* WORK TO COMPLETE
Reproduce the lines below exactly. Begin with the first, end with the line containing "Children skirt of tulle 3002", and leave out the pictures.

==== RECORDED INFORMATION ====

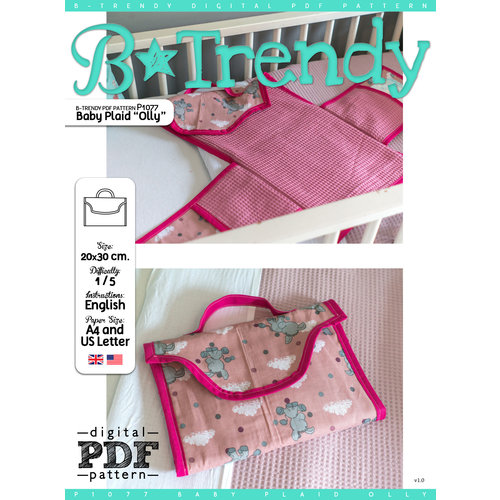 "Download P1077 Baby Plaid ""Olly"""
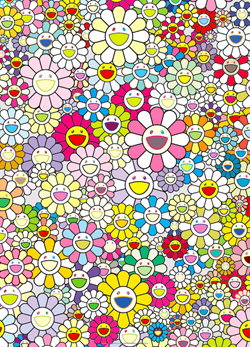 An Homage To Yves Klein Multicolor A by Takashi Murakami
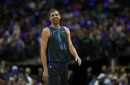 Nowitzki doesn't like 0-2 start to his season, and other thoughts on Mavericks' loss to Kings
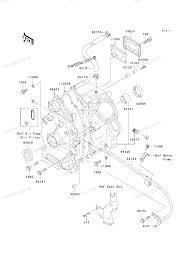 Simplified Wiring Diagram For 1989 Harley Sportster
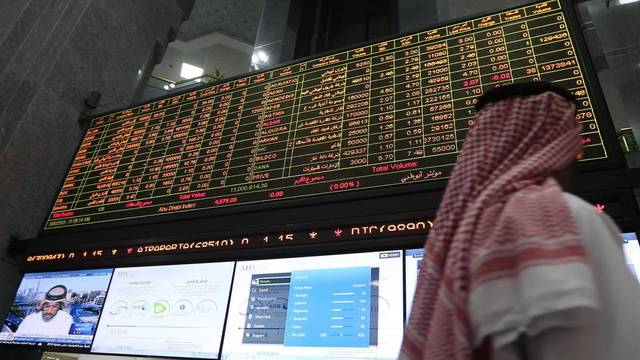 The main index dropped by 3.11%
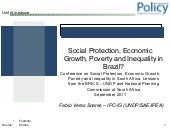 Social Protection, Economic Growth,...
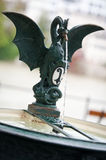 Dragon fountain with city coat of arms Basel Royalty Free Stock Image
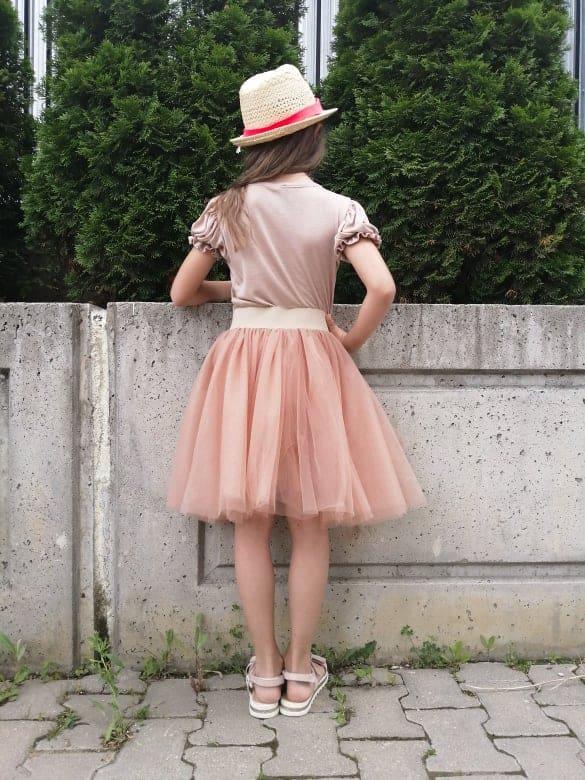 Children skirt of tulle 3002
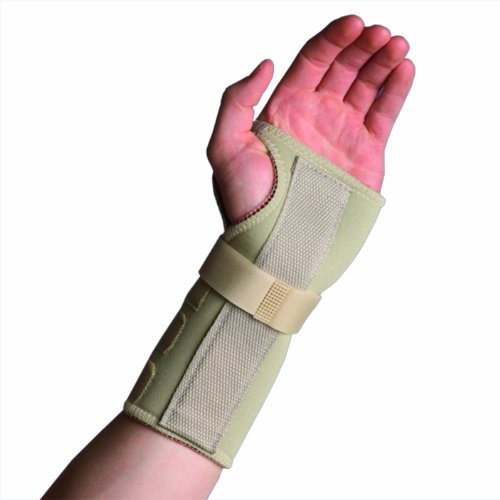 Thermoskin Carpal Tunnel Brace w/ Dorsal Stay-4XL-Beige-L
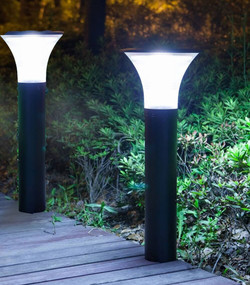 Solar Bollard Lights - Pack of 2 0.5m 50lm 8-12 Hours Light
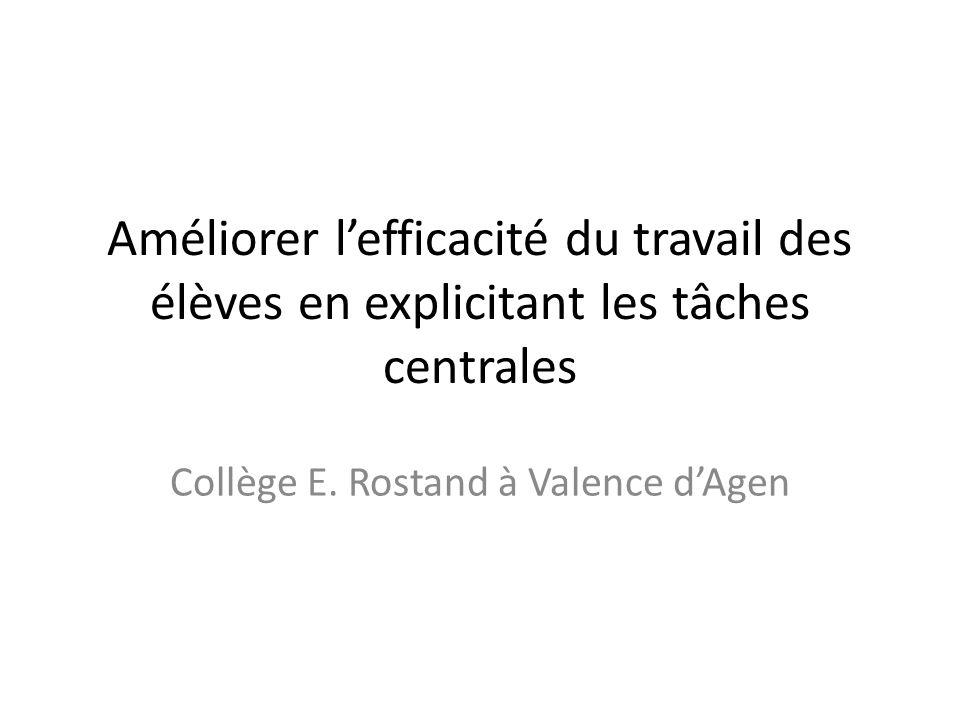 Collège E. Rostand à Valence d'Agen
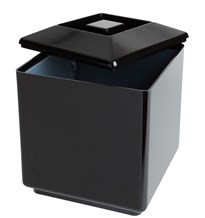 Ice Bucket, Square, Black, 5lLtr/8.8Pts
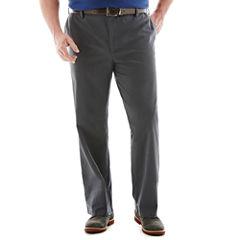 Dockers® Flat-Front Easy Khaki Pants - Big & Tall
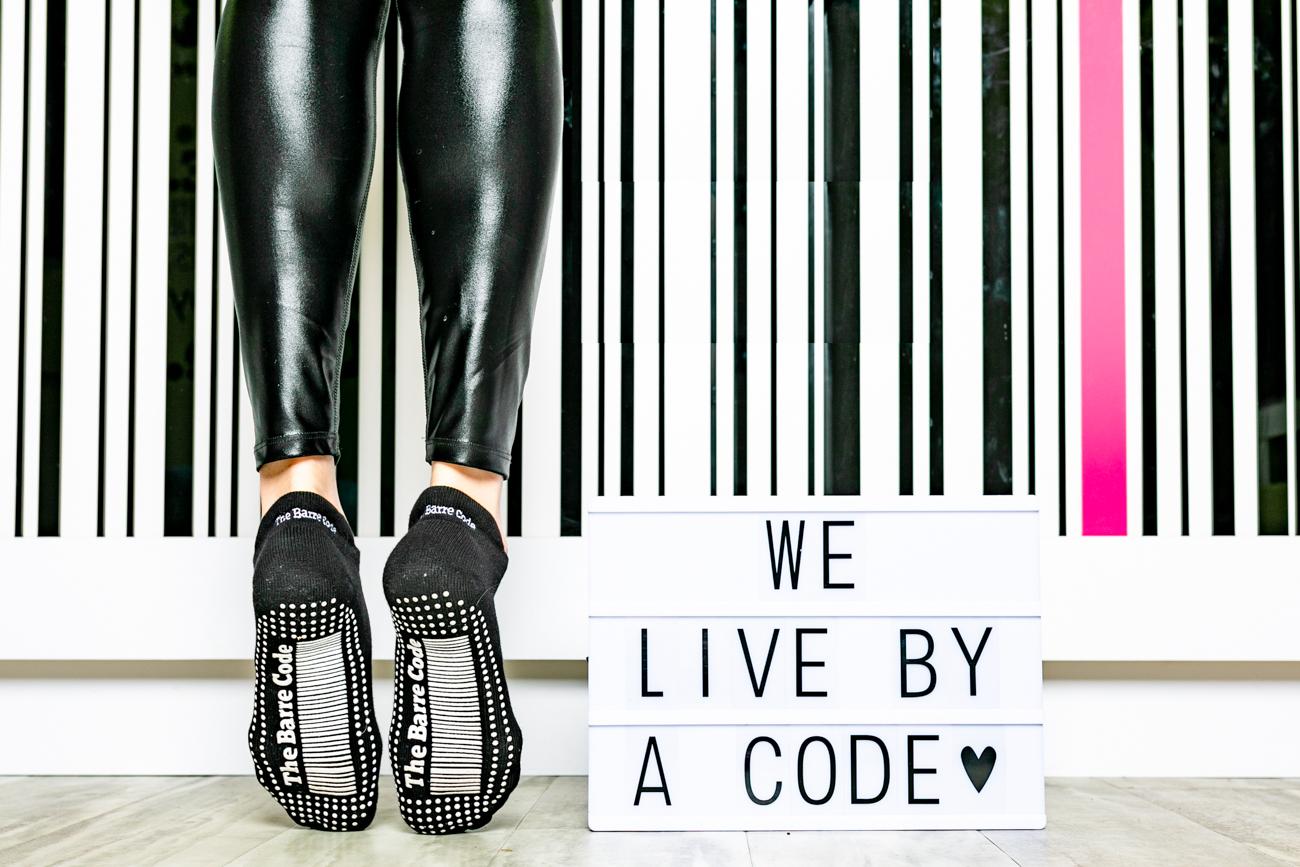 The Barre Code Cincinnati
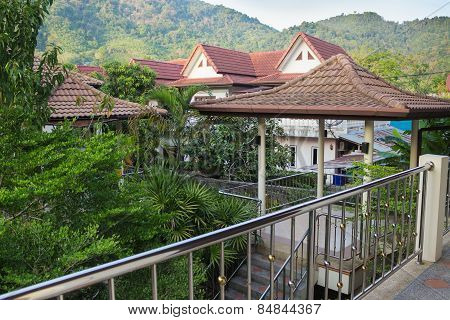 Balcony Of Overlooking Village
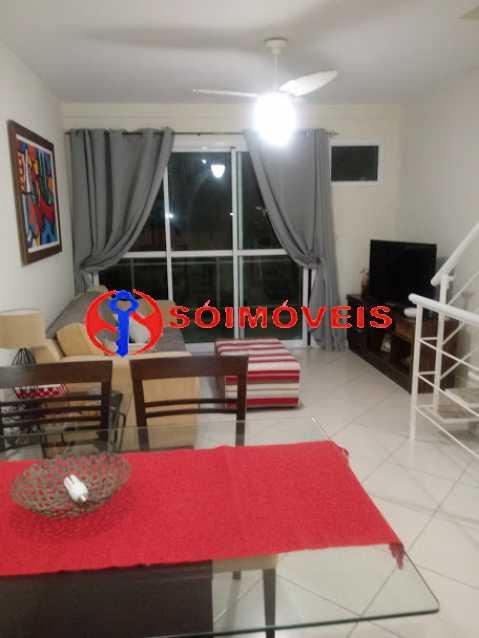 20180308_195825 - Apartamento 3 quartos à venda Recreio dos Bandeirantes, Rio de Janeiro - R$ 899.000 - FLAP30498 - 3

====

* OUTPUT
 "Download P1077 Baby Plaid ""Olly"""
 An Homage To Yves Klein Multicolor A by Takashi Murakami
 Nowitzki doesn't like 0-2 start to his season, and other thoughts on Mavericks' loss to Kings
 Simplified Wiring Diagram For 1989 Harley Sportster
 The main index dropped by 3.11%
 Social Protection, Economic Growth,...
 Dragon fountain with city coat of arms Basel Royalty Free Stock Image
 Children skirt of tulle 3002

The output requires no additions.